One of the largest retail chains in the Czech Republic, Kaufland, has lost its appeal before the Regional Court in Ostrava in relation to designation of foreign products with Czech flags.
The case started in 2012, when the Czech Agriculture and Food Inspection Authority ("FIA") initiated proceedings against Kaufland because the retail chain was using the small Czech national flags on boards saying "Fresh products from the Czech Republic" in relation to foreign products (mainly fruits and vegetables). Only the containers/pallets contained information about true origin of the products. According to the FIA, Kaufland was not only misleading the customers about origin of the products, moreover, Kaufland was intentionally deceiving customers and trying to take advantage of the current trend whereby Czech customers had a new preference for Czech products. Accordingly, Kaufland was fined CZK 400,000 (approx. € 14,815).

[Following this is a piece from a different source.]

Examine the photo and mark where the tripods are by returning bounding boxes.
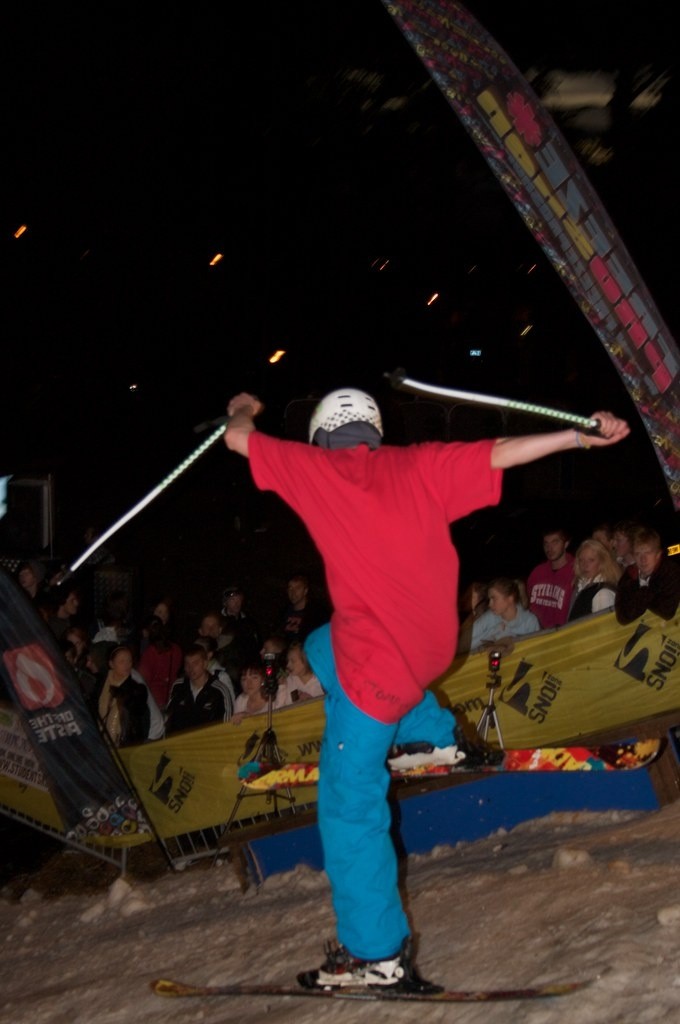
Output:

Kaufland appealed to the Regional Court on the basis that the incorrect information on the boards placed under the products was accidental. However, the FIA's decision was upheld and the Court commented that the information boards and flags were visually dominant in comparison to the small labels on the containers and pallets and held that Kaufland's actions could not be considered as pure negligence. The Court also referred to the opinion of the Supreme Administrative Court from 2014 which states that consumers focus their attention on the origin of fruits and vegetables and therefore the information on boards placed right under the products is decisive. If these information boards are incorrect, the consumers are misled and their ability to choose the products according to their preferences is reduced. As the information boards were visually dominant, they attracted the attention of the consumers and gave them the first information about products. The consumers are not obliged to verify the correctness of the information boards or to make any further investigations about origin of products.
Food Act Amendments
In connection with the above case, we would like to mention that the Ministry of Agriculture have proposed an amendment to the Food Act prohibiting the use of misleading logos and titles for products that do not come from the Czech Republic. Any product with a Logo containing the Czech flag and the title "Czech food" or just the wording "Czech food" or "Czech quality" should be used only when the foodstuff is produced in the Czech Republic and it is made from 100% Czech ingredients. This label may also be used if the foodstuff contains at least 75% of ingredients originally from the Czech Republic and the essential part of the production takes place in the Czech Republic. If approved by legislators, the amendment is expected to be in force mid-2016.
This article is part of the 3rd edition of the Food Law Digest 2015.